The church was founded around 685AD by St Aldhelm, Abbot of Malmesbury, and this Saxon building survived until the Norman period. It was replaced late in the late 12th century, and fragments of the new Romanesque church can be found in the present fabric.
Around 1300, the nave was replaced, and the lower stages of the tower were built. The nave was extended late in the 14th century (or early 15th), and the northern transept rebuilt and the tower completed. In addition, chantry chapels added to the east of the tower (around 1412) and to the west of the north transept (1517).
The clerestory was also raised in the 15th century but, like much of the fabric, rebuilt in the 19th century, as it was said to be in very poor condition. These works included rebuilding the chancel (1847-9), the north porch (1862), the north and south aisles (1862-5), and the west front (1865).
The two approaches to the church could not be more different: from the end of King Street and Cheap Street, a series of steep steps rises alongside a stone wall with sculpted stations of the cross, forming a processional way (or Via Crucis) to the North door; to the west a spacious forecourt is closed off from Bath Street by a five arched screen, designed in 1814 by Jeffry Wyatt.
Once inside, one is struck by the scale of the building, and particularly by the long nave. Here, the division between the earlier and later 14th century parts is clear in the design of the arcades. Both the clerestory and the rather intrusive sculpted roundels are Victorian.
The north chantry chapel is entered through a fine panelled arch. This is now a baptistery and, besides the font, contains many wall monuments. An attractive round-arched doorway with continuous mouldings (ie no capitals) from the Norman church opens into the north transept. Another Norman fragment is the round-headed piscina on the north wall of the chancel. Architecturally, the ornate Victorian chancel is less interesting than the south chantry chapel and the room beneath the tower, both of which have elaborate rere arches.
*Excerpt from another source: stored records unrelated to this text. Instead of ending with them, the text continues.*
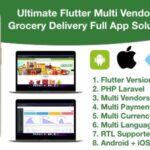 Grocery delivery services ecommerce multi vendors(android + iOS + website) flutter 3 laravel v5.0
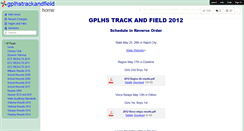 Desktop Screenshot of gplhstrackandfield.wikispaces.com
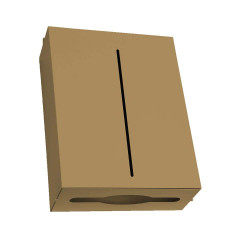 Χαρτοθήκη Επιτοίχια Για Χειροπετσέτες Ζικ - Ζακ  122-173 28,5x10x37cm Matte Amber Pam&Co Ανοξείδωτο Ατσάλι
The church has many interesting furnishings. In the baptistery chapel are a 13th font in the shape of a quatrefoil, with four shafts; fragments of 15th century stained glass and an unusual wall monument to Richard Stevens (d. 1796), depicting an urn with two orphan boys on one side and an elderly man the other, with an asylum in the distance.
The north transept has more 18th and 19th century monuments, but more unusual is the large table tomb with a cadaver underneath, to a member of the Leversedge family. The elaborate rood screen is by Kempe, and the reredos in the chancel (of Carrara marble) by the prolific sculptor, James Forsyth (1826-1910), beneath an East Window by Clayton & Bell.
Finally, in the tower room opposite are two fragments of Saxon sculpture, depicting a monster and interlaced carving. The accompanying description postulates that they may have been from a cross, one of several erected where St Aldhelm’s funeral procession stopped as it moved to Malmesbury for burial. It admits there is no evidence for such a claim but says, ‘we at St John’s like to think it is a reasonable assumption’.